**Directive**
Please count the lines in the material below that contain the word "nearest", matching case exactly. Reply with the number alone.

**Working data**
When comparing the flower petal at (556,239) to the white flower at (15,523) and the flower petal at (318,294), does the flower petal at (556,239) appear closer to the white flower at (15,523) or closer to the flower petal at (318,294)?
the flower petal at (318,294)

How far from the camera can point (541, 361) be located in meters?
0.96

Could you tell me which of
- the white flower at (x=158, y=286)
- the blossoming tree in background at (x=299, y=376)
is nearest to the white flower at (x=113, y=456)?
* * *
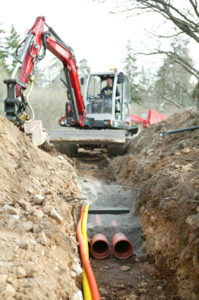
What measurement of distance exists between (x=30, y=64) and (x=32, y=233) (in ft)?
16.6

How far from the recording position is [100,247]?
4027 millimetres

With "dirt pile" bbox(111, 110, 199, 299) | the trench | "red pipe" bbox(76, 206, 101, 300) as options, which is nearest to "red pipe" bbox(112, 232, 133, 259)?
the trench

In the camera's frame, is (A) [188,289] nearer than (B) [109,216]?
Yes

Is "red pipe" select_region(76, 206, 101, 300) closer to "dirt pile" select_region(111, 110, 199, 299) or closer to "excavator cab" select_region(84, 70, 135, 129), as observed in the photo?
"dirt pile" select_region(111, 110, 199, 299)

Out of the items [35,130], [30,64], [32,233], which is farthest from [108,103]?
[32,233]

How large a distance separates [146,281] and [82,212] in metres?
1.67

**Result of the exercise**
2